REQUIREMENT:
List every figure panel cited in the vegetation coverage passage.

# DOCUMENT PASSAGE start

Using long-term NDVI measurements, we analyzed changes in vegetation cover between 1982 and 2014, specifically in the two sub-periods defined as follows: 1982–2000 and 2001–2014. Over the course of the study period (1982–2014), vegetation coverage was non-significantly increased (Fig. 3(a)), with a trend of 2.9 × 10−4 year−1 (p = 0.81). Higher vegetation coverage values were observed in 1998 and 2012, lower values appearing in 2000, 2007, and 2009. Before the ERP (1982–2000), vegetation coverage displayed a significantly upward trend (9.3 × 10−4 year−1, p<0.05). After the ERP (2001–2014), vegetation coverage showed more of a tendency toward fluctuation, albeit with a slightly positive trend of 7.0 × 10−4 year−1. Contrary to expectations, the overall state of vegetation coverage in the BTSSR did not increase significantly post-ERP. Furthermore, NDVI increased with a stronger positive trend prior to the ERP (1982–2000) than after it (2001–2014).

We analyzed intra-area trends in vegetation coverage at an individual pixel scale over the course of each defined study period (Figs. 3(b) and 3(c)). Spatial heterogeneity was found to be high both prior to the ERP (1982–2000) and after it (2001–2014). As shown at Fig. 3(b), before the ERP, vegetation coverage was observed to increase in various parts of the study area. And 40.96% of the study area experienced a significantly increase in vegetation cover. A tendency toward decline was only observed in the north of Horqin and in the southwest of the desert grassland area. Following the ERP, increases in vegetation cover were observed primarily in the southern parts of the study area (Fig. 3(c)). Decreases in vegetation cover occurred throughout most of the agro-grazing ecotone regions, for example in southern Otindag, northern Greater Higgnan, and in the southeastern typical grassland area. Statistically speaking, we found that only 20.23% of the area continued to recover afterwards (2001–2014).

3.2 Impacts of climate change on vegetation coverage dynamics before and after the ERP

Temperature, precipitation and extreme climate events are the most important natural factors affecting vegetation coverage change. Correlations between NDVI and climatic factors were investigated so as to better understand how climate impacted NDVI for different periods.

3.2.1 Impacts of temperature change on vegetation coverage dynamics before and after the ERP

In this section, we discussed the impact of temperature change on vegetation dynamics before and after the ERP. Before the ERP, the correlation coefficients between temperature and NDVI in most parts of the BTSSR (85.99%) from 1982 to 2000 were dominantly positive coefficients (Fig. 4(a), Table 1). Moreover, temperature was significantly increased in most parts of BTSSR during 1982–2000 (Fig. 4(b)). After the ERP, 74.47% of the study area had a negative correlation coefficient between NDVI and temperature, among which 3.78% of the pixels had a significant negative correlation at the 5% level (Fig. 4(c)). And a non-significantly decrease trend in regional temperature was found in most study area from 2001 to 2014 (Fig. 4(d)). However, before or after the ERP, there was no same spatial trend between temperature and NDVI.

# DOCUMENT PASSAGE end
# ENTRIES SUPPLIED start

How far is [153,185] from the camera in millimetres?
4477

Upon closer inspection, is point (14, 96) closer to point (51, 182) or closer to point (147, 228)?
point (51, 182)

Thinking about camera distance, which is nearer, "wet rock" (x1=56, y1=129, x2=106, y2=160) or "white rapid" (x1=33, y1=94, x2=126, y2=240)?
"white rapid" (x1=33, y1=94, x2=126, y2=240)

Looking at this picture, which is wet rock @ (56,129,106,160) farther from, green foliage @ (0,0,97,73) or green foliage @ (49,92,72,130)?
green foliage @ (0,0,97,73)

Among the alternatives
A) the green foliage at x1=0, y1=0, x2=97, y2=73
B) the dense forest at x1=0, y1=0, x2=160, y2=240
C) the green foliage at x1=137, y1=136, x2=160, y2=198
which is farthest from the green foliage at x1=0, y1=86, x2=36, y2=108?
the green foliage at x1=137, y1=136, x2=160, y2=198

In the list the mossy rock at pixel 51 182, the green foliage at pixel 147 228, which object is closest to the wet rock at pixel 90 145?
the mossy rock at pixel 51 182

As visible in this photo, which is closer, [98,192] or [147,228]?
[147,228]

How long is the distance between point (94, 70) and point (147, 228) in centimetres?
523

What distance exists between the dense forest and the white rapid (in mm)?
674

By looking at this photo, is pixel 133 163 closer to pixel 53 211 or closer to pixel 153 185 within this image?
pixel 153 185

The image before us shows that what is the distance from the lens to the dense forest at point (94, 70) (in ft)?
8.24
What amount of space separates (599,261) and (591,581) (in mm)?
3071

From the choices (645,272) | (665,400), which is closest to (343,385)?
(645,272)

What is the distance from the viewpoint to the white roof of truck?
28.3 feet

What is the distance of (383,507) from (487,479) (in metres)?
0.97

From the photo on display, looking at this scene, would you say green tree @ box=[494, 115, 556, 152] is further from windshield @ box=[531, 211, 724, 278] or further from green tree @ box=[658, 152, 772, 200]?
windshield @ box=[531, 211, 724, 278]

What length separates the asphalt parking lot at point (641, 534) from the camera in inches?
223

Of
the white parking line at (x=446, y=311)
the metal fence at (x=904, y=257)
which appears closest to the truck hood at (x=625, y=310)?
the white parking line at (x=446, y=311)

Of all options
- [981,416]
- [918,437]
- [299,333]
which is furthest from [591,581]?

# ENTRIES SUPPLIED end

ANSWER BELOW:
Fig. 3(a), Fig. 3(b), Fig. 3(c), Fig. 4(a), Fig. 4(b), Fig. 4(c), Fig. 4(d)